Store accumulator contents in 128.
Halt.
Encoding Instructions
• As you might guess, programming in
machine language is hard.
• Early programmers developed mnemonics
for remembering instructions.
• The above machine-language program
might be remembered as follows:
(x = cell 128, y = cell 129)
Load x
Add y
Store x
Halt
Encoding Instructions
• The next step was to write a program
which would translate these mnemonics to
machine language, thereby sparing a
programmer the grief of programming
directly in machine language.
• This led to the first program translator.
• assembler - a program that takes an
assembly language as its input source code
and produces machine language as its
output object code.
• The PIPPIN assembler.
Beyond the Assembler
• Assembly-language code is fast and
efficient, but hard to write.
• Using a higher-level language closer to our
native language would make programming
easier.
• The idea is to move away from dealing with
the computer at its level and work more at
our level.
• When programming at a high level, we don’t
want to think about the details of the
computer our program will run on.
Types of Languages
• Modern high-level programming languages
come in two flavors depending on the type
of translator used to take source code and
produce object code.
• interpreter - a translator which translates
one line of source code and instructs the
computer to perform the resulting object
code before translating another line of
source code.
• compiler - a translator which translates all
the source code and produces a complete
machine-language program.
Interpreted Languages
• Examples include BASIC, LISP, JavaScript.
• Advantages:
- Interpreters are easy to write.
- Errors are more easily localized.
• Disadvantages:
- Interpreters are slow.
- A source-code line will be translated as
often as it is encountered. For example, a
line of code in a loop that is repeated 1000
times will be translated 1000 times.
Compiled Languages
• Examples include FORTRAN, C, Java.
• Advantage:
- After compilation, execution is fast.
• Disadvantage:
- Localizing errors is more difficult.
Language Groups
1. Imperative - the fundamental unit is a
procedure called by the main program.
Examples are FORTRAN, Pascal, Ada.
2. Functional - processes are defined as
functions with no main program. An
example is LISP.
3. Declarative - the emphasis is on I/O as
opposed to processing algorithms.
Examples are COBOL, Prolog.
4. Object-oriented - hybrids organized around
programming “objects”. Examples are
C++, Java.
Language Translation
• Translation of a high-level language into
machine language involves three steps:
1. Scanning - breaking the source code into
its smallest meaningful pieces or tokens.

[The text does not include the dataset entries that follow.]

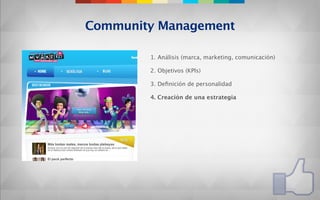Community Management

        1. Análisis (marca, marketing, comunicación)

        2. Objetivos (KPIs)

        3. Deﬁnición de personalidad

        4. Creación de una estrategia
 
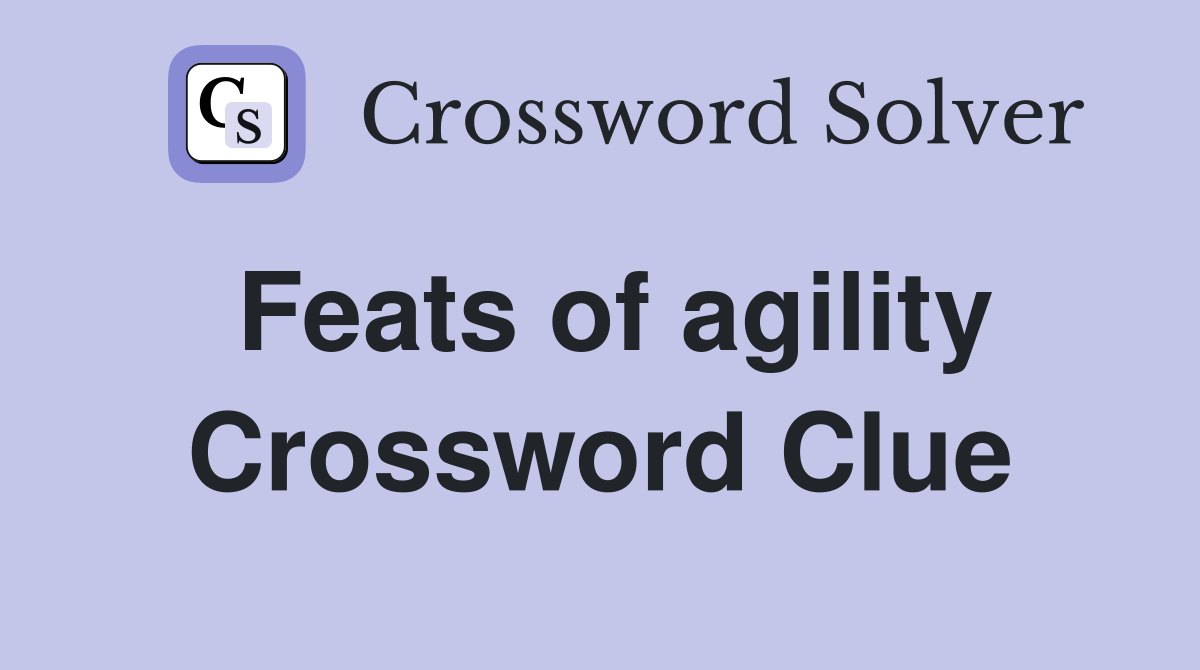 Feats of agility Crossword Clue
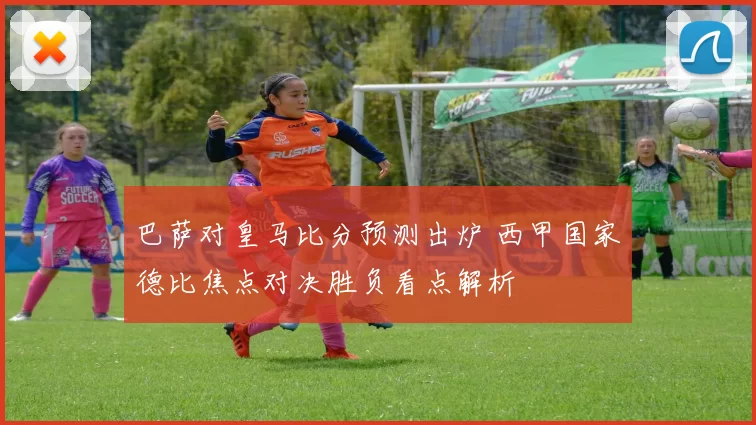 巴萨对皇马比分预测出炉 西甲国家德比焦点对决胜负看点解析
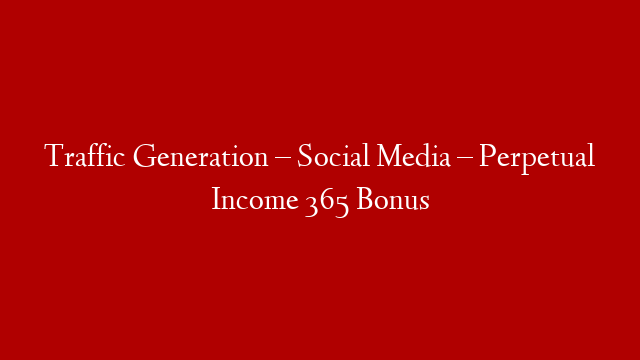 Traffic Generation – Social Media – Perpetual Income 365 Bonus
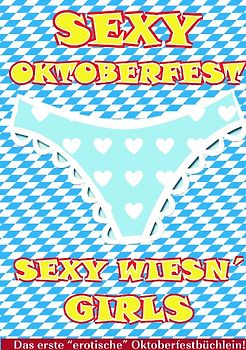 Sexy Oktoberfest & Sexy Wiesn' Girls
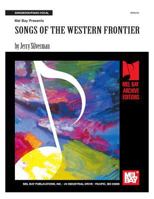Songs of the Western Frontier 1562223100 Book Cover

This is what we do when we read a
sentence and note the words it contains.
2. Parsing - arranging the tokens into a
sensible logical structure. This is what we
do when we recognize nouns, verbs,
adjectives, etc. in a sentence.
3. Code generation - generating the machine
language object code. This is what we do
when we paraphrase a sentence for a kid.
Language Generations
• Languages are characterized by how far
they are from what computers do and how
close they are to what people do.
1. First generation - machine languages.
2. Second generation - assembly languages
and assemblers.
3. Third generation - interpreted and
compiled languages.
4. Fourth generation - languages that give
“computational power to nonprogrammers.”